Tuesday, February 24, 2015

The art of lying/UN Style



BRT doesn't do politics very often but when the lies are particularly egregious, silence cannot be maintained. To whit.

Just as Colin Powell lied about the weapons of mass destruction 12 years ago at the UN, we now have Netanyahu doing the same thing regarding Iran but this time, Mossad, the Israeli secret service, blows the whistle on the lies Netanyahu was foisting upon the world in 2012.


It was only after the second US invasion of Iraq (not to be confused with Obama's third) that we learned that not only did Saddam not have WMDs, but that the whole invasion was merely a pretext for the US to gain control of yet another middle-eastern regime and one of the largest producers of crude oil at the time.

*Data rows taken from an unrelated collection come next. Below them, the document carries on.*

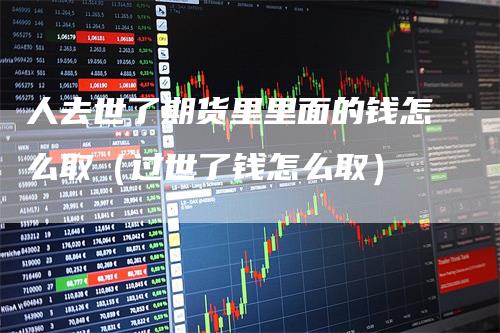 人去世了期货里里面的钱怎么取(过世了钱怎么取)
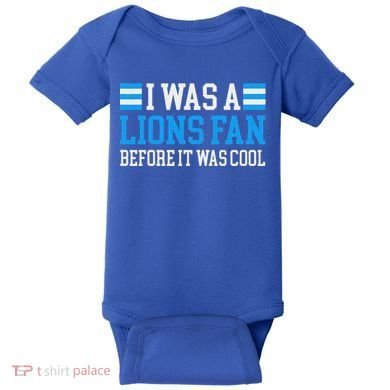 Lions Fan Before It Was Cool Lions Baby Bodysuit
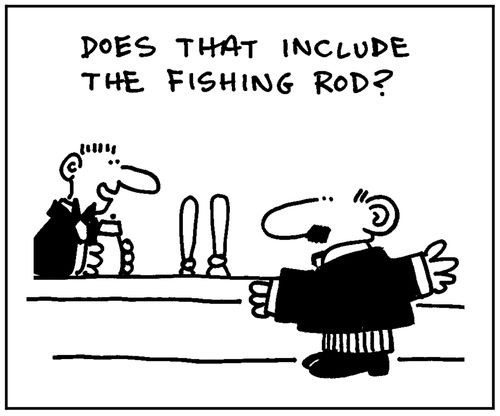 'Does that include the fishing rod?'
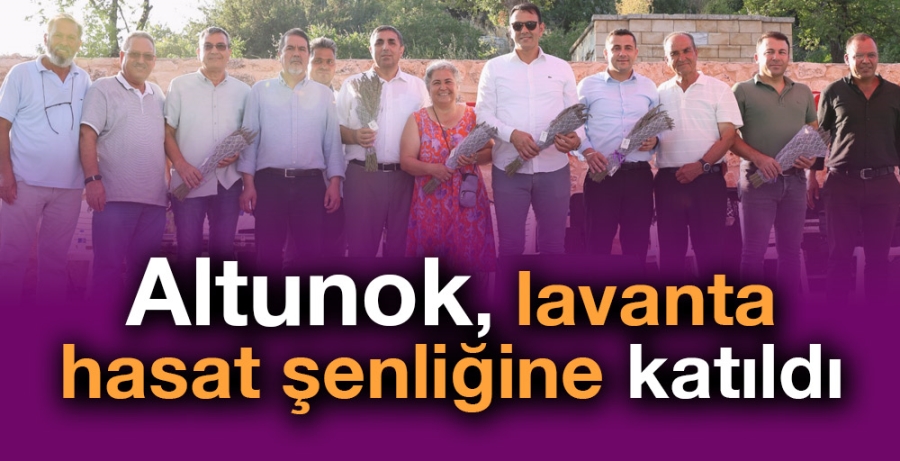 Altunok, lavanta hasat şenliğine katıldı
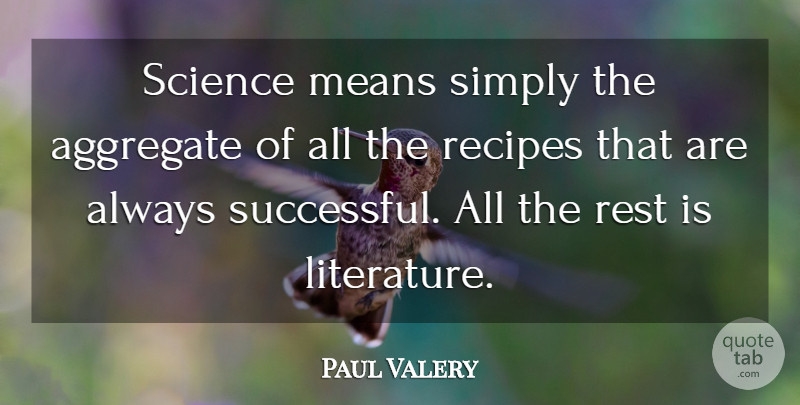 Paul Valery Quote About Mean, Successful, Science: Science Means Simply The Aggregate...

What was also revealed as the NYT Examiner reported is "how easily truth becomes irrelevant in the process of going to war."We know this because earlier today, in another historic Snowden-type whistleblower leak - one of the biggest such spy leaks in recent times - in which of hundreds of dossiers, files and cables from the world’s major intelligence services including Mossad were unveiled by the Guardian and al-Jazeera (yes, the leakers trusted al-Jazeera more than any US media outlet), it was revealed that Binyamin Netanyahu’s dramatic declaration to world leaders was contradicted by his own secret service, according to a top-secret Mossad document.

As the Guardian, one of the two leak outlets reports, in a secret report shared with South Africa a few weeks later, Israel’s intelligence agency concluded that Iran was “not performing the activity necessary to produce weapons”. The report highlights the gulf between the public claims and rhetoric of top Israeli politicians and the assessments of Israel’s military and intelligence establishment.

I, for one, can't wait for Netanyahu to make his grand appearance in front of the joint houses of Congress at the invitation of the esteemed John Boehner, a clueless politician of the third kind.

Politics and the English Language - George Orwell
  • Never use a metaphor, simile, or other figure of speech which you are used to seeing in print.
  • Never use a long word where a short one will do.
  • If it is possible to cut a word out, always cut it out.
  • Never use the passive where you can use the active.
  • Never use a foreign phrase, a scientific word, or a jargon word if you can think of an everyday English equivalent.
  • Break any of these rules sooner than say anything outright barbarous.
No doubt these timeless words of advice will never be adhered to in any way, shape or form, in any political arena located anywhere in the world.